[Start of Provided data]
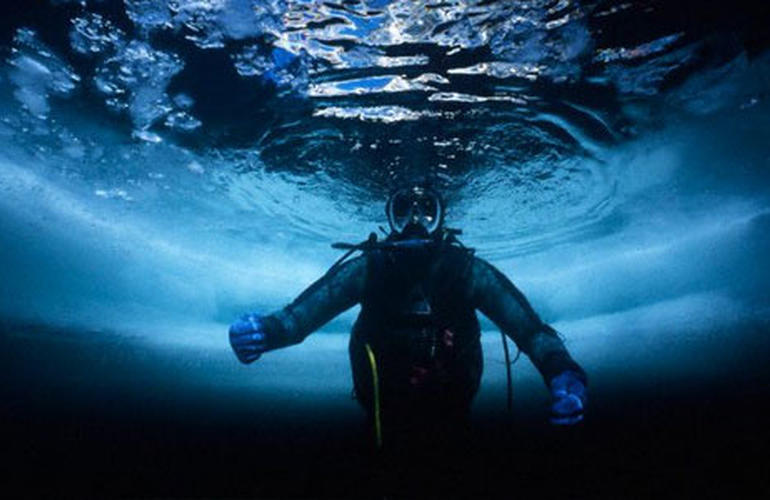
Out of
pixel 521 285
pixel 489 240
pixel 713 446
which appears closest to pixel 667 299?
pixel 521 285

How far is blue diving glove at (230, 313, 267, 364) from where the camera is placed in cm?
421

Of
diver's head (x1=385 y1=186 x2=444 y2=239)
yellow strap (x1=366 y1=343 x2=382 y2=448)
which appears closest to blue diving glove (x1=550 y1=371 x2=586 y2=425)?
yellow strap (x1=366 y1=343 x2=382 y2=448)

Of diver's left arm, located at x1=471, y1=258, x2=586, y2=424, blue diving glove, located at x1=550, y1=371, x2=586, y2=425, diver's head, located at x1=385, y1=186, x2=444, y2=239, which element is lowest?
blue diving glove, located at x1=550, y1=371, x2=586, y2=425

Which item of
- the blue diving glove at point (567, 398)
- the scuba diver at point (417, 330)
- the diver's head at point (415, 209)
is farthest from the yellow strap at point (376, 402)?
the diver's head at point (415, 209)

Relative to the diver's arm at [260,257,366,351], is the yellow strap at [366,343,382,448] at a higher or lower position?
lower

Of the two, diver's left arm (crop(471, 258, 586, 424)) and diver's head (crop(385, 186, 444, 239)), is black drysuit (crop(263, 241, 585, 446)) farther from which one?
diver's head (crop(385, 186, 444, 239))

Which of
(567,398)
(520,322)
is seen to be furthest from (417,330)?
(567,398)

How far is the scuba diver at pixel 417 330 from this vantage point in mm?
4332

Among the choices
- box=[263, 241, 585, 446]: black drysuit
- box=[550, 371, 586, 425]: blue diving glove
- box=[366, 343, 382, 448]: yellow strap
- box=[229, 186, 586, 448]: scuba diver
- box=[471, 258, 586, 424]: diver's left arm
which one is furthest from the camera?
box=[263, 241, 585, 446]: black drysuit

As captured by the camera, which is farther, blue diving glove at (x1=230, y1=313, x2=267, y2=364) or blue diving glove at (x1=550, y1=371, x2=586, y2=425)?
blue diving glove at (x1=230, y1=313, x2=267, y2=364)

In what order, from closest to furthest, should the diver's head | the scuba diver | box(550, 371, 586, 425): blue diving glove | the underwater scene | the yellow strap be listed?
1. box(550, 371, 586, 425): blue diving glove
2. the yellow strap
3. the scuba diver
4. the underwater scene
5. the diver's head

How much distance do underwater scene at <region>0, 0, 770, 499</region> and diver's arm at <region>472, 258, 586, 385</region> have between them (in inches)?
3.5

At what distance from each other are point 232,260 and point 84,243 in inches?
297

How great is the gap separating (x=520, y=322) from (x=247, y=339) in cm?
342
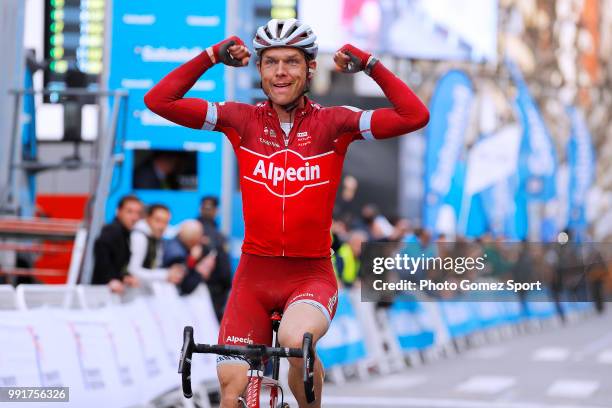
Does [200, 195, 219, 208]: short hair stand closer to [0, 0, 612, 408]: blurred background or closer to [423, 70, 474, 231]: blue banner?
[0, 0, 612, 408]: blurred background

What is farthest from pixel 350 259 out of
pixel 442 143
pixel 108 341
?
pixel 442 143

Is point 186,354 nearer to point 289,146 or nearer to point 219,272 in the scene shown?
point 289,146

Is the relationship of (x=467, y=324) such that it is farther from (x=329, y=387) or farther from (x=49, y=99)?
(x=49, y=99)

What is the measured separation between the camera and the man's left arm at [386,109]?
666 centimetres

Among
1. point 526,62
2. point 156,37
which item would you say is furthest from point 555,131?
point 156,37

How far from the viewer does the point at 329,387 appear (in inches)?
653

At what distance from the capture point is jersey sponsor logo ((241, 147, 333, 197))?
657cm

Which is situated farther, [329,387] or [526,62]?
[526,62]

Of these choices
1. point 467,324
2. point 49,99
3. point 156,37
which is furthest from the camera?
point 467,324

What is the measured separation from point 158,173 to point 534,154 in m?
31.6

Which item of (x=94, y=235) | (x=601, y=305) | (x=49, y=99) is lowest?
(x=601, y=305)

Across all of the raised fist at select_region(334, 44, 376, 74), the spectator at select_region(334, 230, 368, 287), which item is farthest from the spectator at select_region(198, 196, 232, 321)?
the raised fist at select_region(334, 44, 376, 74)

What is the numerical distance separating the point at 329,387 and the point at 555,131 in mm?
43884

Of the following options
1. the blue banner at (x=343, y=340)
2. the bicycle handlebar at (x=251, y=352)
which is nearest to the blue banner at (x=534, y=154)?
[End of Provided data]
Reproduce all of the data above word for word, leaving out the pictures.

Out of
pixel 521 285
pixel 489 240
pixel 713 446
which appears closest to pixel 667 299?
pixel 521 285

How far is blue diving glove at (230, 313, 267, 364) from where the camera is placed in cm?
421

Of
diver's head (x1=385 y1=186 x2=444 y2=239)
yellow strap (x1=366 y1=343 x2=382 y2=448)
which appears closest to blue diving glove (x1=550 y1=371 x2=586 y2=425)?
yellow strap (x1=366 y1=343 x2=382 y2=448)

Of diver's left arm, located at x1=471, y1=258, x2=586, y2=424, blue diving glove, located at x1=550, y1=371, x2=586, y2=425, diver's head, located at x1=385, y1=186, x2=444, y2=239, which element is lowest?
blue diving glove, located at x1=550, y1=371, x2=586, y2=425

Which item of
- the blue diving glove at point (567, 398)
- the scuba diver at point (417, 330)
- the diver's head at point (415, 209)
is farthest from the yellow strap at point (376, 402)?
the diver's head at point (415, 209)

Relative to the diver's arm at [260,257,366,351], is the yellow strap at [366,343,382,448] at a higher or lower position?
lower

Of the two, diver's left arm (crop(471, 258, 586, 424)) and diver's head (crop(385, 186, 444, 239)), is black drysuit (crop(263, 241, 585, 446)) farther from which one?
diver's head (crop(385, 186, 444, 239))

Which of
(567,398)
(520,322)
is seen to be furthest from (417,330)?
(567,398)

How far is the scuba diver at pixel 417 330 from this vantage point in mm?
4332

Among the choices
- box=[263, 241, 585, 446]: black drysuit
- box=[550, 371, 586, 425]: blue diving glove
- box=[366, 343, 382, 448]: yellow strap
- box=[229, 186, 586, 448]: scuba diver
- box=[471, 258, 586, 424]: diver's left arm
which one is furthest from the camera?
box=[263, 241, 585, 446]: black drysuit

As captured by the camera, which is farther, blue diving glove at (x1=230, y1=313, x2=267, y2=364) or blue diving glove at (x1=550, y1=371, x2=586, y2=425)?
blue diving glove at (x1=230, y1=313, x2=267, y2=364)

In what order, from closest to furthest, should the diver's head | the scuba diver | box(550, 371, 586, 425): blue diving glove | the underwater scene | the yellow strap be listed?
1. box(550, 371, 586, 425): blue diving glove
2. the yellow strap
3. the scuba diver
4. the underwater scene
5. the diver's head

How much distance do underwater scene at <region>0, 0, 770, 499</region> and diver's arm at <region>472, 258, 586, 385</region> have between them (in inches)?
3.5

At what distance from each other are point 232,260 and point 84,243 in inches?
297

How great is the gap separating (x=520, y=322) from (x=247, y=339) in cm?
342
Does [200, 195, 219, 208]: short hair stand closer to [0, 0, 612, 408]: blurred background or closer to [423, 70, 474, 231]: blue banner?
[0, 0, 612, 408]: blurred background

What is farthest from pixel 350 259 out of
pixel 442 143
pixel 108 341
?
pixel 442 143

Is point 186,354 nearer to point 289,146 or nearer to point 219,272 in the scene shown?
point 289,146

Is the relationship of (x=467, y=324) such that it is farther from (x=329, y=387) or farther from (x=49, y=99)?
(x=49, y=99)

What is the measured separation between the camera and the man's left arm at [386,109]?
666 centimetres

Among
1. point 526,62
2. point 156,37
which item would you say is furthest from point 555,131?
point 156,37

How far from the viewer does the point at 329,387 appear (in inches)?
653

At what distance from the capture point is jersey sponsor logo ((241, 147, 333, 197))?
657cm

Which is situated farther, [329,387] or [526,62]?
[526,62]

Of these choices
1. point 467,324
2. point 49,99
3. point 156,37
which is furthest from the camera?
point 467,324

What is the measured separation from point 158,173 to point 534,154 in m?
31.6

Which item of (x=94, y=235) | (x=601, y=305) | (x=49, y=99) is lowest?
(x=601, y=305)

Across all of the raised fist at select_region(334, 44, 376, 74), the spectator at select_region(334, 230, 368, 287), which item is farthest from the spectator at select_region(198, 196, 232, 321)?
the raised fist at select_region(334, 44, 376, 74)

What is the numerical distance separating the point at 329,387 and the point at 555,131 in mm?
43884

Of the following options
1. the blue banner at (x=343, y=340)
2. the bicycle handlebar at (x=251, y=352)
which is nearest to the blue banner at (x=534, y=154)?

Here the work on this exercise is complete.